>> start Text block
Brussels, 5 March 2008

Financial assistance to the Western Balkans – Donor cooperation[1]

The EU supports financially the reform process and the overall development of the Western Balkans and Turkey from the Instrument for Pre-Accession Assistance (IPA), from EIB loans, and by means of better coordination with the International Financial Institutions (IFIs), and other donors.

Community support from the Instrument for Pre-accession Assistance (IPA)

As of 2007 EU financial support for the Western Balkans (and Turkey) is provided under the Instrument for Pre-accession Assistance (IPA). It replaces previous pre-accession instruments (Phare, ISPA, SAPARD and the former instruments for Turkey), and CARDS which covered assistance to the Western Balkans.

The average annual allocation for the Western Balkans under IPA for the period 2007-2011 is approximately €800 million[2]. This is by far the highest per capita amount provided by the EC to any region in the world (around €30 annually).

IPA offers support through its five components:

  • Transition Assistance and Institution Building
  • Cross-Border Cooperation (CBC)
  • Regional Development
  • Human Resources Development
  • Rural Development

The last three components are reserved to candidate countries (currently Croatia, the former Yugoslav Republic of Macedonia and Turkey), as they aim to prepare for the management of structural and cohesion funds and rural development after accession. However, the other Western Balkan countries can benefit from similar measures under the first component.

Current IPA support is focused on the priorities identified in the 2007 Commission enlargement strategy paper: state-building, rule of law, reconciliation, administrative and judicial reform, the fight against corruption and organised crime, as well as strengthening support for economic reforms and civil society development. IPA attaches particular importance to the beneficiary countries' ownership of implementation.

Cross-border cooperation among the beneficiary countries, as well as between them and the neighbouring EU Member States facilitates people-to-people contacts and joint activities by the border regions, and contributes to good neighbourly relations and reconciliation. Support for such cooperation has been increased.

EU Financial Assistance under the Instrument for Pre-Accession Assistance (IPA) for the countries of the Western Balkans

Pre-acc. Assistance envelopes, in Є Million
2007
2008
2009
2010
2011
Total
2007-2011
Croatia
141.2
146.0
151.2
154.2
157.2
749.8
Former Yugoslav Rep. of Macedonia
58.5
70.2
81.8
92.3
98.7
401.5
Albania
61.0
70.7
81.2
93.2
95.0
401.1
Bosnia and Herzegovina
62.1
74.8
89.1
106.0
108.1
440.1
Montenegro
31.4
32.6
33.3
34.0
34.7
166.0
Serbia
189.7
190.9
194.8
198.7
202.7
976.8
Kosovo
68.3
124.7
66.1
67.3
68.7
395.1
Total
612.2
709.9
697.5
745.7
765.1
3530.4

Support from the European Investment Bank (EIB)
>> end Text block
>> start Raw records
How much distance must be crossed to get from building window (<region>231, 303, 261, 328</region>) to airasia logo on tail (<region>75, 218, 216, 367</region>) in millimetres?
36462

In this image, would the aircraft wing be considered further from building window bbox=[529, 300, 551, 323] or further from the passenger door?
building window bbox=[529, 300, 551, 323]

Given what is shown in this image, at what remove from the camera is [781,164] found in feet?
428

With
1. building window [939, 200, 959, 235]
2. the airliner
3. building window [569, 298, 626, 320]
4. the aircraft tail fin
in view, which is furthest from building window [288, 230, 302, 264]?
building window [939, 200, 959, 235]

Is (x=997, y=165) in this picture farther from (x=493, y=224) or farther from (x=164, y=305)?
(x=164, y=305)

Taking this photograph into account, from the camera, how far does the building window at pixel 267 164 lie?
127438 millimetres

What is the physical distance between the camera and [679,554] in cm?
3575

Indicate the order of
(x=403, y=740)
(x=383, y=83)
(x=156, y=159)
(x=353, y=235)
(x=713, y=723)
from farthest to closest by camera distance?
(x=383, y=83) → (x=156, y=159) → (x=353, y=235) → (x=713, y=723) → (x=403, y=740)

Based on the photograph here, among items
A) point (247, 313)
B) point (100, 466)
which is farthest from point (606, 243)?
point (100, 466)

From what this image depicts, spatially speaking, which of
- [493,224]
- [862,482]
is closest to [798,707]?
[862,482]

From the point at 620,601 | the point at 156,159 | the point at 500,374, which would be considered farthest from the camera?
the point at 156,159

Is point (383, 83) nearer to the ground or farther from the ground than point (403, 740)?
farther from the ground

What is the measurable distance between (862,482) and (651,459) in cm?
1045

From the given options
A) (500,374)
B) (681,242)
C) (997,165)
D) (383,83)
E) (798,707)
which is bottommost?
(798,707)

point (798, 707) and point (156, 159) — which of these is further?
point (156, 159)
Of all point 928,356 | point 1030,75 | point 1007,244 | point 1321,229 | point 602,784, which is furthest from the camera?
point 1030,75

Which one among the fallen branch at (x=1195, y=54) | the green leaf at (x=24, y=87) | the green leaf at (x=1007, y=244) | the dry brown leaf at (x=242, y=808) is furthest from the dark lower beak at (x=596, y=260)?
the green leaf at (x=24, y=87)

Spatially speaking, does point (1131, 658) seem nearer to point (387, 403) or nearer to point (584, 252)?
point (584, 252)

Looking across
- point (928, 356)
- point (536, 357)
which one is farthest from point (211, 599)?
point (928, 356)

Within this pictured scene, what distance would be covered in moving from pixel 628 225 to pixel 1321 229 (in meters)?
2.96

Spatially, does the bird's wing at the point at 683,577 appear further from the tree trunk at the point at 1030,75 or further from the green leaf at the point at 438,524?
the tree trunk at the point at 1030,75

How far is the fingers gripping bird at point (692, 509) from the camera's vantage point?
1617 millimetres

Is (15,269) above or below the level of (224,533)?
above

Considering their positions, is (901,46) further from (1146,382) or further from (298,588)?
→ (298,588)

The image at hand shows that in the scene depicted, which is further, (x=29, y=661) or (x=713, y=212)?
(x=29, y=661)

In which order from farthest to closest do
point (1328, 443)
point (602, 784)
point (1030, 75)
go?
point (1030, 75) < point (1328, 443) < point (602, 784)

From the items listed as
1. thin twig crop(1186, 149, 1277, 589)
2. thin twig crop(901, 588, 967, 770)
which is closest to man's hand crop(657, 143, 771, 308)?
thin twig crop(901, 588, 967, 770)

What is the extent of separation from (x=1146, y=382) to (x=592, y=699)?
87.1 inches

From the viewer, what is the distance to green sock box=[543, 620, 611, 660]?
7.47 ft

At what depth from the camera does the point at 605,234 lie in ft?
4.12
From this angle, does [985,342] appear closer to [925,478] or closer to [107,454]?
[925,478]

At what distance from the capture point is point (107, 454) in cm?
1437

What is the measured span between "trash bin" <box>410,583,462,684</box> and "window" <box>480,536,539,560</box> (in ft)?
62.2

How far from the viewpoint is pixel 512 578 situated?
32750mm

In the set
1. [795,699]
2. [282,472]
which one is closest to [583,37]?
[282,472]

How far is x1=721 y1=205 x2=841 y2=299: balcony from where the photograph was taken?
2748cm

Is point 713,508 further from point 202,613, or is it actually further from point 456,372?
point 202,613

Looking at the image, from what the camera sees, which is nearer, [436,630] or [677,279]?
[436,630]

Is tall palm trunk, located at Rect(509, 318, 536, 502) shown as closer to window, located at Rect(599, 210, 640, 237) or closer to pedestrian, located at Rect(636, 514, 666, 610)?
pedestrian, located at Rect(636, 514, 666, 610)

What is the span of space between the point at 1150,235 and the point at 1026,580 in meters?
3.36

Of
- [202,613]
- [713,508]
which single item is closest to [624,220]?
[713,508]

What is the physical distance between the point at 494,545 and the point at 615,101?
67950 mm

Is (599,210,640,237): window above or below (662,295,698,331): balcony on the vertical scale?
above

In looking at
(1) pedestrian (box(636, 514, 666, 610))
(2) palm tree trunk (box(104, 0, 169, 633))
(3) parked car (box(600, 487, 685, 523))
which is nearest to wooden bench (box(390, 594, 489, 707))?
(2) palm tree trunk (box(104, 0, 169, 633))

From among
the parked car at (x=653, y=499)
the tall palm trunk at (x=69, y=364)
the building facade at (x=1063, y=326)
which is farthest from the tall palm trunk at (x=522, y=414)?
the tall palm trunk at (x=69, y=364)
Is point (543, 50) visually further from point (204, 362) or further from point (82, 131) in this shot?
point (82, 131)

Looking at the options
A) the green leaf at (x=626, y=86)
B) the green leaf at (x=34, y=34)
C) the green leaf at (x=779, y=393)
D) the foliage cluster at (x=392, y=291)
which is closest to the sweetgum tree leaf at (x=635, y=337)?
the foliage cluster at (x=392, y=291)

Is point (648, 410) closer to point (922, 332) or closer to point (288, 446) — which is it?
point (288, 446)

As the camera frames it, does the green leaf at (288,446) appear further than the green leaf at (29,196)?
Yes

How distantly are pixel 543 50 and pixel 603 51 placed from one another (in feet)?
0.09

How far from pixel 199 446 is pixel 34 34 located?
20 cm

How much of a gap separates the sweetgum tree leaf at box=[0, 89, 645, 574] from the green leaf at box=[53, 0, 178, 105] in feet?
>> end Raw records
In the text on Western Balkans aid, which IPA components are reserved to candidate countries? Rely only on the text on Western Balkans aid, not on the items.

Task result →
Regional Development, Human Resources Development, and Rural Development.